● **Description of the task**: Starting at the line containing "What is the distance from" and ending at the line containing "34.8 metres", switch "silhouetted rock" to "jagged rock" and write out those lines again with nothing else altered.

● **Rows of spatial reasoning questions**:
::::::::
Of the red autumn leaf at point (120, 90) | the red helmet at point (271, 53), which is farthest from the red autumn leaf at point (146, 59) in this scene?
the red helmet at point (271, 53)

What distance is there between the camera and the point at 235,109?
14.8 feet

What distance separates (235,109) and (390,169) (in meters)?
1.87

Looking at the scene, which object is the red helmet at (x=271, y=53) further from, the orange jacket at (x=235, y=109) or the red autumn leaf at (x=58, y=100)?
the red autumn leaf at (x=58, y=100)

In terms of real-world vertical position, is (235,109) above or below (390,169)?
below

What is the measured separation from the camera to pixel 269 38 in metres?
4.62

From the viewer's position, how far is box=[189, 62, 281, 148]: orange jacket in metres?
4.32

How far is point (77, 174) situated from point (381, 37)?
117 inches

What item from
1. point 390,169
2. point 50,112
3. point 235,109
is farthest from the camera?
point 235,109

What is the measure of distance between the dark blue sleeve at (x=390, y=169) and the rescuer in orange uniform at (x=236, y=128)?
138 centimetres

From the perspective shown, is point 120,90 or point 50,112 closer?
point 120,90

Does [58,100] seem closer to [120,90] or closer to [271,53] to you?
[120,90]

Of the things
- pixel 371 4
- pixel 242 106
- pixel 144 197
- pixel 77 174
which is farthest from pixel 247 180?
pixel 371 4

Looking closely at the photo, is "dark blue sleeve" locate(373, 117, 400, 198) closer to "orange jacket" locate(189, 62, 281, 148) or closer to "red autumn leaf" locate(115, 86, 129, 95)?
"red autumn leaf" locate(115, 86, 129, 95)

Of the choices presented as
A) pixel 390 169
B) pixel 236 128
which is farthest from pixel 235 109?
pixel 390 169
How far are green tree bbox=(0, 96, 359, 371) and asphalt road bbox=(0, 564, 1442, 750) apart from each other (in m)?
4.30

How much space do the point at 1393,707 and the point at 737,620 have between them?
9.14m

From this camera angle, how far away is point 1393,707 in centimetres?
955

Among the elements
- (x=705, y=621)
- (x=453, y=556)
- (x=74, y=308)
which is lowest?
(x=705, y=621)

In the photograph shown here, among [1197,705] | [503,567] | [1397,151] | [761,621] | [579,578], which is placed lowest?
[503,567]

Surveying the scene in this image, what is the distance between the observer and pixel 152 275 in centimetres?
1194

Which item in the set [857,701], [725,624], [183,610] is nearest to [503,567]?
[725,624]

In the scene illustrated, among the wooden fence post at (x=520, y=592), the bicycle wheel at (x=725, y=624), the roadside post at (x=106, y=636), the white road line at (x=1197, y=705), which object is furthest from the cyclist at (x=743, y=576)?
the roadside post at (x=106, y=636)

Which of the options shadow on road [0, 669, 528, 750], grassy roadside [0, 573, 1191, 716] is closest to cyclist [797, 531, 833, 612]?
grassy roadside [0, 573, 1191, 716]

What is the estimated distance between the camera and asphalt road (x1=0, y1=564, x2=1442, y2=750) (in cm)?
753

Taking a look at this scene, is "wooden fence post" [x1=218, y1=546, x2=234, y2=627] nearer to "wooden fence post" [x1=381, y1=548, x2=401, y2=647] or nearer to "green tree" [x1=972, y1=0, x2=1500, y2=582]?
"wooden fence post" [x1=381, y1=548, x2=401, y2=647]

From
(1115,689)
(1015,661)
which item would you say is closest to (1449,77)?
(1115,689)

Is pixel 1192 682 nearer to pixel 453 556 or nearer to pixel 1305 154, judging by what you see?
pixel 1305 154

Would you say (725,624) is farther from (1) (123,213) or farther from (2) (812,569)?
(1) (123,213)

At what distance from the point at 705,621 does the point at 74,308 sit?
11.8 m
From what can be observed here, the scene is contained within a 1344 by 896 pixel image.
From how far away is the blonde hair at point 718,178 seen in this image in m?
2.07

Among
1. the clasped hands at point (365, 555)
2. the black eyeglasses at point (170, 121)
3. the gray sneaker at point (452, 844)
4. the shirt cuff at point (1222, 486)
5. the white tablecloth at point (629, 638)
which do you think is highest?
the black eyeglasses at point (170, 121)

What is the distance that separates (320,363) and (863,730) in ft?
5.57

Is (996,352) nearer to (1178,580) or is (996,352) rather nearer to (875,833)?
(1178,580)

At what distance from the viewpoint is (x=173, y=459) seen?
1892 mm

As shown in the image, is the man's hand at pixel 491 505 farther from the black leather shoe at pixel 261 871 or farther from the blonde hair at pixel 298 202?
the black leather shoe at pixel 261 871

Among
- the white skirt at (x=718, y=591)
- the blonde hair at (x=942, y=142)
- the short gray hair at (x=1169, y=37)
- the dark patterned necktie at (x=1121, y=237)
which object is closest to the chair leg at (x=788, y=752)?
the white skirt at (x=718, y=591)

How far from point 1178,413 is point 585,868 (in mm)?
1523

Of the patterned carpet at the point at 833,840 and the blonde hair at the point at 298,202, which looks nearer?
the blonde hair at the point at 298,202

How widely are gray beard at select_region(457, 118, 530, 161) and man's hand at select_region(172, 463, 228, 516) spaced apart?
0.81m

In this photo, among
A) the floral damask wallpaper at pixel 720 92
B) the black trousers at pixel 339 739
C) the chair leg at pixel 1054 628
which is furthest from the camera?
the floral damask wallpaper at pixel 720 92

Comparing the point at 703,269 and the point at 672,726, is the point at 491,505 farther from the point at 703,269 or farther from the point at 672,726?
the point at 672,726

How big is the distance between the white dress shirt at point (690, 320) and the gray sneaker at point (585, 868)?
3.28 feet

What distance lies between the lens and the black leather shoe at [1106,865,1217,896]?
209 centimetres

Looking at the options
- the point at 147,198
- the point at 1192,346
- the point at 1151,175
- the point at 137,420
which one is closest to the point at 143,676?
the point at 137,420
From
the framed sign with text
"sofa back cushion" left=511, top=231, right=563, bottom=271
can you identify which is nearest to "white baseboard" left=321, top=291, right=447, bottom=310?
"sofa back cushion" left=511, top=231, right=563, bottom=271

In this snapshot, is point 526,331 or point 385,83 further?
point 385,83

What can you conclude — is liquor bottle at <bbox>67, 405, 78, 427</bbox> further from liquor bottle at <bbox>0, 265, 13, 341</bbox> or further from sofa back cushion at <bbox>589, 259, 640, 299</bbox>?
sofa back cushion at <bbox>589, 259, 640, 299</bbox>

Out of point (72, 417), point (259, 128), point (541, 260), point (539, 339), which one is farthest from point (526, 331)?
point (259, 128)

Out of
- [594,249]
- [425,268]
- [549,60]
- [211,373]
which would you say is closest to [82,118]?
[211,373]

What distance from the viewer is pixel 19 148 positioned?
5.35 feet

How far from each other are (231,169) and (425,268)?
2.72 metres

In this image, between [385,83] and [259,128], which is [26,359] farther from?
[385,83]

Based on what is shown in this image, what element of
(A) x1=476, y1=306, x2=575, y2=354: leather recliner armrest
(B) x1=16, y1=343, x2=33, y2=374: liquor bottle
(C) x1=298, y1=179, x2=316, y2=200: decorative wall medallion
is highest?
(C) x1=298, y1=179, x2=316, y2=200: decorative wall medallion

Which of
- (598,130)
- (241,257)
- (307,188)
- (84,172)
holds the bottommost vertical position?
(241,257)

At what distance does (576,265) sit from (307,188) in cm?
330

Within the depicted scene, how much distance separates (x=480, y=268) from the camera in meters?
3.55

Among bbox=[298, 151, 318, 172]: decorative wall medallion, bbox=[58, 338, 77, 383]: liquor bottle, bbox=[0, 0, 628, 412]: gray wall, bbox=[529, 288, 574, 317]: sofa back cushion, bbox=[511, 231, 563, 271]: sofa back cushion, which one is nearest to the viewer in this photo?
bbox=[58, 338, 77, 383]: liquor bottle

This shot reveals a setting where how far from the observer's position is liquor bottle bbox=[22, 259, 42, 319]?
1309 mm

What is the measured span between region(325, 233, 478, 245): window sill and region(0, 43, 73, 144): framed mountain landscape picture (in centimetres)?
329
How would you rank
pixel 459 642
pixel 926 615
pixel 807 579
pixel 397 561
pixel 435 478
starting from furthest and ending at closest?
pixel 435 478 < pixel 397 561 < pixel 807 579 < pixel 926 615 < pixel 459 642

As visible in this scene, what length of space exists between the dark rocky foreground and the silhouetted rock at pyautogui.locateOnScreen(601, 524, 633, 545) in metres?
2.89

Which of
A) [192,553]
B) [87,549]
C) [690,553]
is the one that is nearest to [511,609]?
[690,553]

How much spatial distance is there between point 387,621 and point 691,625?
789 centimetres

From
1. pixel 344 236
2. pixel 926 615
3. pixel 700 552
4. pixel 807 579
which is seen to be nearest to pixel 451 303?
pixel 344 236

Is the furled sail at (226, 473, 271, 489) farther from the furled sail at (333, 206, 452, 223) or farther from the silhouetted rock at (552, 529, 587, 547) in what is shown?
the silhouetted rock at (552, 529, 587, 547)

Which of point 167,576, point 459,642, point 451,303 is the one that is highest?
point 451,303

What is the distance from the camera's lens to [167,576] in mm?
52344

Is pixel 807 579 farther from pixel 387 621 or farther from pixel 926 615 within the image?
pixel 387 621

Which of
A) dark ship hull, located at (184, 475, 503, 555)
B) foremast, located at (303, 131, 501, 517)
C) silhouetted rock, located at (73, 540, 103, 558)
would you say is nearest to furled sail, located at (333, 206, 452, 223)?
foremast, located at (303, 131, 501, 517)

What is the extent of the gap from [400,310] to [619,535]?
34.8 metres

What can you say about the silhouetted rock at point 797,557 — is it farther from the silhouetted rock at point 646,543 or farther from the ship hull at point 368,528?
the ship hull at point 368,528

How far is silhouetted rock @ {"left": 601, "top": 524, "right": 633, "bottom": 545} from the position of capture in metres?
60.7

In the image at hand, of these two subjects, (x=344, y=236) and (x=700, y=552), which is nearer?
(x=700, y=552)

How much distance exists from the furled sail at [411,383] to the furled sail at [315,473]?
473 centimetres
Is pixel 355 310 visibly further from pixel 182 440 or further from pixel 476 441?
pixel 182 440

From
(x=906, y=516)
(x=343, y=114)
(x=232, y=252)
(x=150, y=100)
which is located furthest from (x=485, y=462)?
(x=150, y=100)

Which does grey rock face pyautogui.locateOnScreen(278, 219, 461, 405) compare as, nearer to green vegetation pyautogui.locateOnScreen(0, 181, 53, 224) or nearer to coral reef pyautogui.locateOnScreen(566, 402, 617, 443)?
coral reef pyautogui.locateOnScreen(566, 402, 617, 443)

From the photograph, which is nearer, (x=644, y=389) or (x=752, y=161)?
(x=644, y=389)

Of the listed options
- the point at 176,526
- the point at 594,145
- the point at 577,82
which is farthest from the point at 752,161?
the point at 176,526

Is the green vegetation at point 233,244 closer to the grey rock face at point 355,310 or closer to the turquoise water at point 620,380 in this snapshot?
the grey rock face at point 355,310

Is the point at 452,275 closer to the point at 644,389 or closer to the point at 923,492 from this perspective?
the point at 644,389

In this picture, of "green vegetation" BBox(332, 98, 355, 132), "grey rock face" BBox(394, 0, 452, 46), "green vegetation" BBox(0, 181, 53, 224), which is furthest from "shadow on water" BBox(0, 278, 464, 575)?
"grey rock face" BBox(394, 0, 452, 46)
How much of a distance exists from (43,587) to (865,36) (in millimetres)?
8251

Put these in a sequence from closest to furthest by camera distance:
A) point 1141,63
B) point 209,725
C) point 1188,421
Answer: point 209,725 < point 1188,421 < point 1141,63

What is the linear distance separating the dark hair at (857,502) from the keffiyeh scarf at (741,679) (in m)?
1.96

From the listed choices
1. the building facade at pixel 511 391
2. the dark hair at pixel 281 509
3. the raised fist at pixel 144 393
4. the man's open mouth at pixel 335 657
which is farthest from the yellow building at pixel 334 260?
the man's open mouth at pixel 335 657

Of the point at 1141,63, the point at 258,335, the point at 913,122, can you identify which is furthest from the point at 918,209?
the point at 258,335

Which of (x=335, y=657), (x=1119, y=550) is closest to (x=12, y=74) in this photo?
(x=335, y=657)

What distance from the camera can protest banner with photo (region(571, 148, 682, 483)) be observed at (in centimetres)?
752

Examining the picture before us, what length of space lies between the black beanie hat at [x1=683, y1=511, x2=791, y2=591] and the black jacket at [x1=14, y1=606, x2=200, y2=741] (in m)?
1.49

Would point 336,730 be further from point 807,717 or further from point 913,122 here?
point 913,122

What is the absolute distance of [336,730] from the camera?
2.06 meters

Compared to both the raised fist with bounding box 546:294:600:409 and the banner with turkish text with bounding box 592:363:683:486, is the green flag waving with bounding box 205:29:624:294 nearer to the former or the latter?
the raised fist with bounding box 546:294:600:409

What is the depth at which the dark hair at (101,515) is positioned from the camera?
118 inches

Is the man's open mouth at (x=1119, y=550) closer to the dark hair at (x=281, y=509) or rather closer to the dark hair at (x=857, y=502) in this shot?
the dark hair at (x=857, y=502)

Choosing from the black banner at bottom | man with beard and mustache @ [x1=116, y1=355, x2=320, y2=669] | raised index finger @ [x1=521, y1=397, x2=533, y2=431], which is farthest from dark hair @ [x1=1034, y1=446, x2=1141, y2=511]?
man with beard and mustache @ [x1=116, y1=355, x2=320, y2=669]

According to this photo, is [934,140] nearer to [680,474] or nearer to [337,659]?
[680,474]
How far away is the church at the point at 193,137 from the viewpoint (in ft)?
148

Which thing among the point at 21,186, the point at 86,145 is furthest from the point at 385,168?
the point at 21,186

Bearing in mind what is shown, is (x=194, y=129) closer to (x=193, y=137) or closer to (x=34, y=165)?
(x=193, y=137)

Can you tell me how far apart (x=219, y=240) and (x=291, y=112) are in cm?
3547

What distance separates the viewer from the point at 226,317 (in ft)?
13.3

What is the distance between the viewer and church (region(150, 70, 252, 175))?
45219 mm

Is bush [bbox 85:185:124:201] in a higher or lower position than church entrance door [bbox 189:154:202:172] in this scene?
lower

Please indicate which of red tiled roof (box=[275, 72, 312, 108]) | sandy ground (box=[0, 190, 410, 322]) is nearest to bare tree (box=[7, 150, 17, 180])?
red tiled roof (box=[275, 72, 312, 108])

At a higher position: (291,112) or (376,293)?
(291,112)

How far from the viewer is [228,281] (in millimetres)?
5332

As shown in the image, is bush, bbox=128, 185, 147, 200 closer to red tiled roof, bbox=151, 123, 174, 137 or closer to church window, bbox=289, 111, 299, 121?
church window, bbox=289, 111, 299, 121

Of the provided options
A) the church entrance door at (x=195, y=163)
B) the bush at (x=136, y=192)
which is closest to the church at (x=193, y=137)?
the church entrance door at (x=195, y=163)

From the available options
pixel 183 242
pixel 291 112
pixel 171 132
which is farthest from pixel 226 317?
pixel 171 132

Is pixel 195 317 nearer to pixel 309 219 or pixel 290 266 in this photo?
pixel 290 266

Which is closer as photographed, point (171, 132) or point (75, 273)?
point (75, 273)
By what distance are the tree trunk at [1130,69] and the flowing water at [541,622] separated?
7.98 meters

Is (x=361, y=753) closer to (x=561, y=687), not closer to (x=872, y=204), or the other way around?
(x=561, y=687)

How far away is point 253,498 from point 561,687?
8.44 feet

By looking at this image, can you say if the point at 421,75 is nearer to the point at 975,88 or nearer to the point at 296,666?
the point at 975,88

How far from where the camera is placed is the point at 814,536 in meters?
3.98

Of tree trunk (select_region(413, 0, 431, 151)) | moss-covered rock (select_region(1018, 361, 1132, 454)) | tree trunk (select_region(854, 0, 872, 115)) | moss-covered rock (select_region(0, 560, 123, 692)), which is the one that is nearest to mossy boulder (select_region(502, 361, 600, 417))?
::::::::
● **Correct output**:
What is the distance from the camera's lens to [167,576] in mm?
52344

Is pixel 807 579 farther from pixel 387 621 or farther from pixel 926 615 within the image?
pixel 387 621

Which of
A) dark ship hull, located at (184, 475, 503, 555)
B) foremast, located at (303, 131, 501, 517)
C) jagged rock, located at (73, 540, 103, 558)
would you say is nearest to furled sail, located at (333, 206, 452, 223)?
foremast, located at (303, 131, 501, 517)

What is the extent of the gap from [400,310] to [619,535]?
34.8 metres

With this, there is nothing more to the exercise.